Y ahí ya estamos ante una pregunta filosófica. Espera que lo piense, ¿por qué tenemos que morirnos? Porque de entrada no está tan claro que tengamos que morirnos, sin embargo el niño nos hace una pregunta que nos pone ante las cuerdas. Y tenemos que empezar a dar respuestas ―que no es una― a esta posible pregunta.
No hay por tanto una edad ideal. Más que un momento puntual es una cuestión de crear hábitos y de empezar cuanto antes. Lentamente, despacito, lúdicamente ―se puede uno divertir muchísimo en un aula de filosofía―. Se puede trabajar con historias, con juegos, con cine, con pintura… de hecho lo que se intenta es reflexionar y llegar a interpretar que nos sugiere por ejemplo un cuadro. A un niño le sugerirá pobreza y a otro tristeza, y ahí ya se tiene un trabajo espontáneo y directo. Todas las edades son buenas para filosofar.
¿Qué es la filosofía?
Educación en valores. Qué aporta la filosofía en el aula.
Cuando se habla de la infancia, de la adolescencia y de la juventud se carga mucho siempre en el hecho de que no tienen valores, que no tienen educación, que no saben estar, que no saben realmente el lugar que les corresponde, que son pequeños tiranos.
Pero los valores no son específicos de la clase de filosofía. Sí que es cierto que en esa asignatura se tematizan los valores y se hace una reflexión sobre ellos, pero la educación de los valores es algo transversal. No se puede imputar toda la responsabilidad de transmisión de valores ni a filosofía, ni a religión ni a ciencias naturales.
Es cierto que en el aula, cuando se filosofa, aparecen valores como el respeto ―este señor ha explicado estas ideas―, o la escucha ―que es fundamental―. Y no sólo están presentes los valores sino que están presentes de una forma vivencial. Por ejemplo se habla poco del respeto, porque no hace falta hablar mucho del respeto o de la generosidad o de saber escuchar. Lo que hay que hacer es practicarlo y ponerse en situación.

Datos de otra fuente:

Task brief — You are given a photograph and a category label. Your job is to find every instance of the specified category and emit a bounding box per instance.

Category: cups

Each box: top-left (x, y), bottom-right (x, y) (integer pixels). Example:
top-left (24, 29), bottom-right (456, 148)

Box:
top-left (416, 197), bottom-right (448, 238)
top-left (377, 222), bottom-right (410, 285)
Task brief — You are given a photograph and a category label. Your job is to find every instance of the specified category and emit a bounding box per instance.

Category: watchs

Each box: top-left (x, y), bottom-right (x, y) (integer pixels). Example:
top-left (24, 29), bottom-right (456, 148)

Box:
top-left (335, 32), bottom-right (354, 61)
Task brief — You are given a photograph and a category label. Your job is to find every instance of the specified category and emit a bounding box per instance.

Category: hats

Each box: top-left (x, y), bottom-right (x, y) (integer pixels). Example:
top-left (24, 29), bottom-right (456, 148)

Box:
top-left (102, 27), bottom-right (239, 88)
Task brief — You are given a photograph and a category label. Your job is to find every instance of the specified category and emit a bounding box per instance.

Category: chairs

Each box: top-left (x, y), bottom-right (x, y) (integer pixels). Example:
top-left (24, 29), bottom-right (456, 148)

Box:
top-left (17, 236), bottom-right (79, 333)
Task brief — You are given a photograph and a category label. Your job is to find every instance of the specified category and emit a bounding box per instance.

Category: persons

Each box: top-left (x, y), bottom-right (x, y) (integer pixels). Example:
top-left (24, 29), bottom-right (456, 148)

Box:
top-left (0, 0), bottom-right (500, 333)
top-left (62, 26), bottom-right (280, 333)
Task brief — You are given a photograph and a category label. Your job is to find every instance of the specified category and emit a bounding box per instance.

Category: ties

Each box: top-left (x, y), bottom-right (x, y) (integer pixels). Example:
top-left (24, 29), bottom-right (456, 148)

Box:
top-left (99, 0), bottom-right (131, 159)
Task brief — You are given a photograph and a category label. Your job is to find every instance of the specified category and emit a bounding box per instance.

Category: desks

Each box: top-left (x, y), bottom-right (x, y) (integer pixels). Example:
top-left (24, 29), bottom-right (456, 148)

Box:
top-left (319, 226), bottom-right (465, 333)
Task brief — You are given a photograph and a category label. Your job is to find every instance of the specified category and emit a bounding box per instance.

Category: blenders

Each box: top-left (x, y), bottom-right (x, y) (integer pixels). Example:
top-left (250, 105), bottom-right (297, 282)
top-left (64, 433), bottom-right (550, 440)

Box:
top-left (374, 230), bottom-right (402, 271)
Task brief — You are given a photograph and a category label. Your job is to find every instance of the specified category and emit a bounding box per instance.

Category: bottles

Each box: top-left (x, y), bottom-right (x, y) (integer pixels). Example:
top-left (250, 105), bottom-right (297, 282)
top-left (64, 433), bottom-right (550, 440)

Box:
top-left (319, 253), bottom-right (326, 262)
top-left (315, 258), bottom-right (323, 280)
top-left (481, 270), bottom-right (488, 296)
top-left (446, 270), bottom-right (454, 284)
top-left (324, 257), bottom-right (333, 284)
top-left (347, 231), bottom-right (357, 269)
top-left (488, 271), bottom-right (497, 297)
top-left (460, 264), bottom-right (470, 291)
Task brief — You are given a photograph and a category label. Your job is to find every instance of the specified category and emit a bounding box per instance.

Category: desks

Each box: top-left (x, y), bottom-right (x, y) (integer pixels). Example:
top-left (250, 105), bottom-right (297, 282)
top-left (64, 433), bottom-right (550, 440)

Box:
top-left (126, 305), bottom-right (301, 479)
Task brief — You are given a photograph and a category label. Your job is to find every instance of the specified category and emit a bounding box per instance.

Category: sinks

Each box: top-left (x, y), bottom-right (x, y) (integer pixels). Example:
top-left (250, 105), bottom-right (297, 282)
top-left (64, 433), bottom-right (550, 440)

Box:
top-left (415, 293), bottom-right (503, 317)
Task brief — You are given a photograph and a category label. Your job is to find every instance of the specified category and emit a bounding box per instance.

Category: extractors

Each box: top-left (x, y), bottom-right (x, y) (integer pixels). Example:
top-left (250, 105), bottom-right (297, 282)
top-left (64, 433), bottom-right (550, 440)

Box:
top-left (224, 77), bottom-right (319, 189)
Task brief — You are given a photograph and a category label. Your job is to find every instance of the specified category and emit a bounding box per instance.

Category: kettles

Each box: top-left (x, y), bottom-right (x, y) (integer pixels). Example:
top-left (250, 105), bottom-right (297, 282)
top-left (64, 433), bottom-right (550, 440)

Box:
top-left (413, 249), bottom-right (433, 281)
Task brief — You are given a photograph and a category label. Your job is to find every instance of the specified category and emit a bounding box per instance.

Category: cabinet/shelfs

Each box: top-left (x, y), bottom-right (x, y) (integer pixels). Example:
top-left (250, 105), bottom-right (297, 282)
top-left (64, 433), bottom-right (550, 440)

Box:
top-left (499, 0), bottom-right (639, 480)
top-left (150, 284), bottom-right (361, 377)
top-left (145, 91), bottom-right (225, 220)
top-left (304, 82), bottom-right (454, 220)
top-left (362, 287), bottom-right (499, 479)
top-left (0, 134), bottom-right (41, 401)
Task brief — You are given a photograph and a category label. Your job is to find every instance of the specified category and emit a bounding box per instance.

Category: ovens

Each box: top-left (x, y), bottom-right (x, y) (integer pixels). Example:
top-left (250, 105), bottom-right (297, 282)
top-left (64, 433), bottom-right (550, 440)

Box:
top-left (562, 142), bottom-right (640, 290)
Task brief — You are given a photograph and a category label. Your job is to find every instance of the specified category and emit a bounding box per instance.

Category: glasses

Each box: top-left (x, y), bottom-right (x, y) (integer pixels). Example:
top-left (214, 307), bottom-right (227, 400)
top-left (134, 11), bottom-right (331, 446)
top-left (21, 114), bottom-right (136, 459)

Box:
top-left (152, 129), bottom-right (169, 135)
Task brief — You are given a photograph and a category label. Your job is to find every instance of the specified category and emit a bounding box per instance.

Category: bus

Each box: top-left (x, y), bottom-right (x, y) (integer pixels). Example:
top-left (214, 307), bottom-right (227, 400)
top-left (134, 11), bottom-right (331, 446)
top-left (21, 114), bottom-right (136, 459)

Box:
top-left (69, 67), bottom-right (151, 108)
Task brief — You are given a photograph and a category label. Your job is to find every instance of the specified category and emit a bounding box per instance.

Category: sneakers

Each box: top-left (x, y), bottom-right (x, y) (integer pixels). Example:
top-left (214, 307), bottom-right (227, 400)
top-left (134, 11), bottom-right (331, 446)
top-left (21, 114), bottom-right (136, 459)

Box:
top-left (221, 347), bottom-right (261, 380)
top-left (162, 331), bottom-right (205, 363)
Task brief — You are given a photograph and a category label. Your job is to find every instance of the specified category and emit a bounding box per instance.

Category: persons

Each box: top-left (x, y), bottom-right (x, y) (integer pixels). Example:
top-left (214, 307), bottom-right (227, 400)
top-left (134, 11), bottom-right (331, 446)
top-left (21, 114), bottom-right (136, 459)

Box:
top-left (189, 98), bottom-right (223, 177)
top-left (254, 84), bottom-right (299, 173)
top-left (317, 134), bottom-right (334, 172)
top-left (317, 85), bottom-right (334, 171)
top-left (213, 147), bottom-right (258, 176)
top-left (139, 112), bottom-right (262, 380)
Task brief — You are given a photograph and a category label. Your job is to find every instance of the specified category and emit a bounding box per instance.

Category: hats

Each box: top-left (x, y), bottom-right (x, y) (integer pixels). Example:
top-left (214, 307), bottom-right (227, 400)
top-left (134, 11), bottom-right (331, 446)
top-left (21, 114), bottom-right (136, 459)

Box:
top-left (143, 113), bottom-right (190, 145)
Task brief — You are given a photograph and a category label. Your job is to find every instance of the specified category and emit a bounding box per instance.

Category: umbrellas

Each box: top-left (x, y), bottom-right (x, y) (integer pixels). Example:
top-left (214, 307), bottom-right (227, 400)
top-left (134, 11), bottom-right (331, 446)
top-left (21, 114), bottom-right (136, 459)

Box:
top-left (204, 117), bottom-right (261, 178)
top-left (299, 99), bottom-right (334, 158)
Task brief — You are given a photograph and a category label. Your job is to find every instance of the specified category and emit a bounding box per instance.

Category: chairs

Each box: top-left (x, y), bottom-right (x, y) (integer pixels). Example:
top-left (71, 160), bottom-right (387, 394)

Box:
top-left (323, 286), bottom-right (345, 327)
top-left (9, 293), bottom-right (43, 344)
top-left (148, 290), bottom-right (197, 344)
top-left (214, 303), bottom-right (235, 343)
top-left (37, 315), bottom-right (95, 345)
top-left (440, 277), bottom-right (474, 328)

Proponer a los chavales trabajar haciendo filosofía permite que esos valores estén encima de la mesa, porque si uno no escucha es incapaz de dialogar. La praxis de ese diálogo conlleva conocimientos, porque hay que buscar información para poder hablar seriamente. Pero además hay que evaluar esa información y hay que tener criterios para evaluarla. Hay que guardar una serie de actitudes, por ejemplo todo el mundo tiene derecho a disentir pero nadie tiene derecho a insultar. Es importante que los niños lo entiendan y que lo internalicen.
Los niños no van a aprender a ser respetuosos copiando mil veces “voy a ser respetuoso”, porque hay muchas cosas que no se aprenden como la tabla de multiplicar y la filosofía así entendida es una de ellas. Por eso la herramienta clave es el diálogo.
Uno de los principales problemas es que esto casi nunca se evalúa porque la escuela centra su evaluación en factores principalmente cognitivos y principalmente individuales. Y tanto la filosofía como la ciencia no la hacen personas individuales, la hacen comunidades. Deberíamos ir hacia una evaluación de los grupos ―un grupo es siempre más que la suma de los individuos que lo componen― o si no algo se va a quedar cojo.
La filosofía dialógica, como la entendía Sócrates, en un proceso de búsqueda de la verdadque el profesor no tiene ―porque Sócrates tampoco la tenía, y aun hoy en toda la cultura occidental estamos buscando esas verdades universales que no sabemos donde estarán―, pero con esa humildad socrática de ponernos todos en camino, todos juntos.
Ilustración de François Schwoebel para el libro ‘El genio maligno del señor Descartes’
El papel del profesor de filosofía.
El profesor va a clase a crear el ambiente, y sobre todo ayuda a los niños a aclarar palabras que a veces utilizamos de un modo muy superficial: ¿qué es felicidad? ¿Qué es libertad? ¿Qué es amor? Si en un aula de segundo de bachillerato planteamos la cuestión: “¿el teléfono móvil nos ha hecho más libres?” El debate está servido. “¿Qué es libertad para ti?”, ahí empieza el debate y empieza la búsqueda. Porque Kant dice algo sobre la libertad, y Sartredice otra cosa, y Schopenhauer dice otra cosa, y Platón dice otra. Y ahí es donde los chicos empiezan a mover la búsqueda sobre quienes han hablado con autoridad sobre lo que es la libertad.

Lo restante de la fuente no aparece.